The ringing stretched on, too long and too slow, tightening nerves that felt like they were fraying at the edges.

She settled on the open window ledge, the sharp bite of the cold night air slicing through her.

Narnia, she thought—half-smiling through the tremble—imagining a reindeer, soft and calm, and how nice it would be to reach out and touch it.

But the moment Valentina's voice came through the line, Lilith shook her head, pushing the daydream away, grounding herself in the present.

"Hello?"

Valentina's voice slipped through the phone—clearer now, smoother than it had been just days ago, the raspiness softened, hinting at something better.

Maybe she wasn't sick anymore.

Lilith perched on the window ledge, the cold bite of the glass seeping through her fingertips as her hand moved absentmindedly over the surface, tracing invisible lines.

She wasn't even sure why she had called.

The phone felt heavy and light at once as she rested it on her thigh.

"Lilith... sweetheart?"

Valentina's voice softened, wrapped in concern that felt like a warm echo in the quiet room.

Lilith didn't answer right away.

Her chest tightened, breath catching, her mind scrambling to catch a word, a phrase—anything to hold onto.

And then, as quickly as she could, she forced the simplest sound out, "Hi, Val."

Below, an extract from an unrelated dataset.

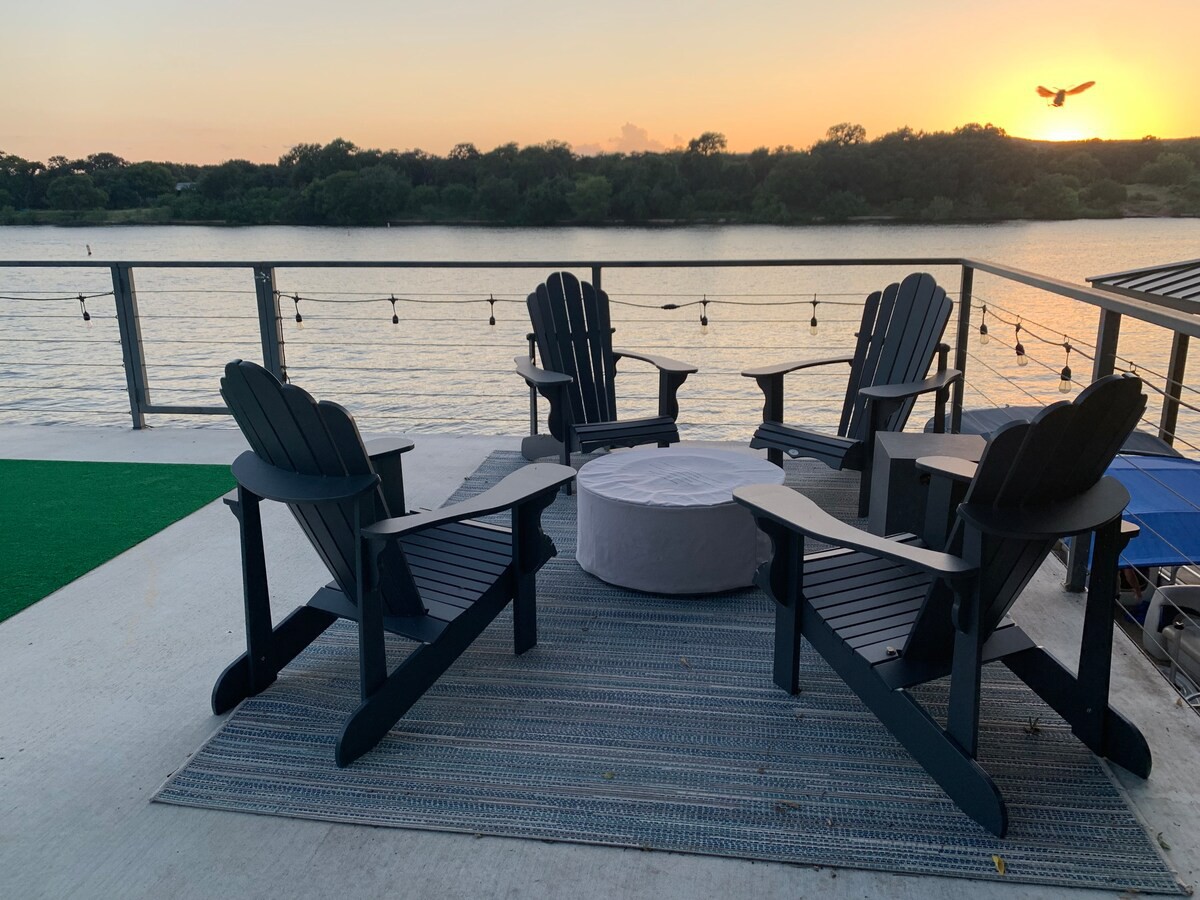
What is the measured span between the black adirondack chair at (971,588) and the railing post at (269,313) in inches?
139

Her gaze dropped to her hands, watching them twitch nervously, absurdly out of sync with her thoughts, like they belonged to someone else entirely.

It made her want to laugh.

Like it was funny, somehow—how ridiculous it all looked. Like a joke no one else could see.

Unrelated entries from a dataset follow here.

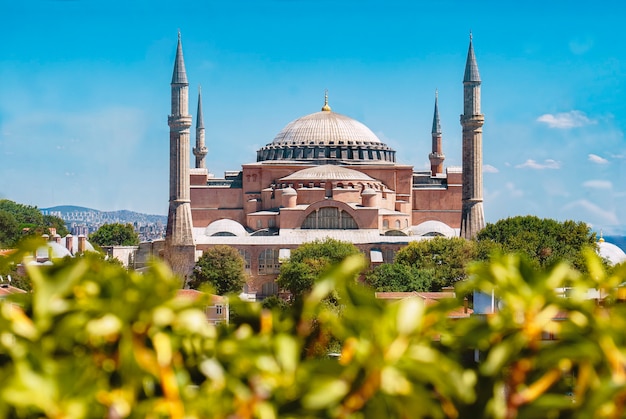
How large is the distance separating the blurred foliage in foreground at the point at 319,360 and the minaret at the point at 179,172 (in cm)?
4745

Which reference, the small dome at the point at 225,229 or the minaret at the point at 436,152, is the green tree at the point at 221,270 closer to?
the small dome at the point at 225,229

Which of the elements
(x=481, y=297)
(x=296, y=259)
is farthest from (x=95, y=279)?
(x=296, y=259)

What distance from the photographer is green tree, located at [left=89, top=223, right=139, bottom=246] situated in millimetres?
81375

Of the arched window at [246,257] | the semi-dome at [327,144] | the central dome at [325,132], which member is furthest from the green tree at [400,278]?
the central dome at [325,132]

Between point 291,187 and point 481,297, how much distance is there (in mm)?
35403

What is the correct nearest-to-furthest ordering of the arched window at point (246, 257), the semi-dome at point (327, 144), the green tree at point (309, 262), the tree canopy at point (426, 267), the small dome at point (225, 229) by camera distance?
the tree canopy at point (426, 267) < the green tree at point (309, 262) < the arched window at point (246, 257) < the small dome at point (225, 229) < the semi-dome at point (327, 144)

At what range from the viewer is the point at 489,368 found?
275 cm

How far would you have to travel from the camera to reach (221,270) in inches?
1797

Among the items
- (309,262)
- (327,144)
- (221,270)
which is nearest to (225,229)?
(221,270)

Then, without warning, the words tumbled out, escaping before she could catch them.

"We should date."

The silence that followed stretched, taut and fragile like a thread ready to snap.

Lilith wasn't sure if Valentina had spoken—if she had replied—or if the quiet simply swallowed the moment whole.

Panic flickered in her chest.

She hurried to clarify, voice uneven, fragile with uncertainty.

"I mean... we should go on a date—yes. A date."

Her leg shifted beneath her, careless but consequential.

The phone, forgotten, teetered on her thigh, a delicate balance undone.

Time slowed—stretched and warped—as if the world held its breath.

The phone slipped—first a subtle slide, then a sudden, sharp descent—cutting through the night air like a fragile comet falling from the sky.

Lilith's hand shot out instinctively, clumsy and desperate, grasping blindly for something already gone.

But the phone wasn't the only thing that fell out of the window.